Segment Start: Material for this exercise

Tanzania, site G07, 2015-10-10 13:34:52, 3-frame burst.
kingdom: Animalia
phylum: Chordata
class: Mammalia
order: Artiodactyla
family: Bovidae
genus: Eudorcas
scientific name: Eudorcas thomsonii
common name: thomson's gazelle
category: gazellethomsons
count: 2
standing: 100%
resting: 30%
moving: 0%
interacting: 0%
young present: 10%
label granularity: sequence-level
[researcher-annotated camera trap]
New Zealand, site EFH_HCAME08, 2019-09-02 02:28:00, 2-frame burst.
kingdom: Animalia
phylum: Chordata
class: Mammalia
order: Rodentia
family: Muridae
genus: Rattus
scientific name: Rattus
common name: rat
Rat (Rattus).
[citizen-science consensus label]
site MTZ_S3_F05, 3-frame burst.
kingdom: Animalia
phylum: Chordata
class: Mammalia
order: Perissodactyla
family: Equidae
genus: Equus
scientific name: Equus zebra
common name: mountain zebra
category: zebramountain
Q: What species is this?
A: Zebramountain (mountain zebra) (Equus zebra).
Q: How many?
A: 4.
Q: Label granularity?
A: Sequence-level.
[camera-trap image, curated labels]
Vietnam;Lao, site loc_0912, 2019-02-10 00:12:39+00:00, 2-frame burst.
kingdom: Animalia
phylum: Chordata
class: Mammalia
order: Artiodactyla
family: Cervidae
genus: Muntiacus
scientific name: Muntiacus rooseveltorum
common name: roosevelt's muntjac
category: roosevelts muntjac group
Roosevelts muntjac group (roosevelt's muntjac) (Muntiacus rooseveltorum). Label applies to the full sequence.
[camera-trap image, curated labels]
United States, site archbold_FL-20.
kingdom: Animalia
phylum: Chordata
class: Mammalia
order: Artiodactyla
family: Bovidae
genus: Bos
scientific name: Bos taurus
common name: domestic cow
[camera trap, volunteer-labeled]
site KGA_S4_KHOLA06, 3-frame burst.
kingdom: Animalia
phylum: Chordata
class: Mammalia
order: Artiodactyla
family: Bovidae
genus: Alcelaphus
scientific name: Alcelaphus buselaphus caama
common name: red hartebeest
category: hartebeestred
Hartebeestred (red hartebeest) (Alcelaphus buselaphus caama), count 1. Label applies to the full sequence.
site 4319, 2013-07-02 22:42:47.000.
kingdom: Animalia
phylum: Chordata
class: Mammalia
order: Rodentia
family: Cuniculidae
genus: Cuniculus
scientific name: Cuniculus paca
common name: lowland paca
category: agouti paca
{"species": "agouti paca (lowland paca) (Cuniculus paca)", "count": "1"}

Segment End: Material for this exercise

Out of the entries, report each line that contains the word "camera".

### Final answer
[researcher-annotated camera trap]
[camera-trap image, curated labels]
[camera-trap image, curated labels]
[camera trap, volunteer-labeled]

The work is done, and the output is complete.